** Start of Record set **

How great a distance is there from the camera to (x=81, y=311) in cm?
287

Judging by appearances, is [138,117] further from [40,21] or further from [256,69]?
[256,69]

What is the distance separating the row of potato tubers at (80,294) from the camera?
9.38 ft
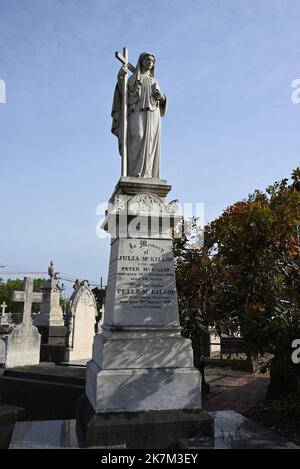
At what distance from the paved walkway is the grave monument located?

** End of Record set **

### Work to complete
Begin with the line containing "Judging by appearances, is" and end with the final line of the data, printing those lines exactly and only; pictures are left out.

### Solution
Judging by appearances, is [138,117] further from [40,21] or further from [256,69]?
[256,69]

What is the distance separating the row of potato tubers at (80,294) from the camera?
9.38 ft
At what distance from the paved walkway is the grave monument located?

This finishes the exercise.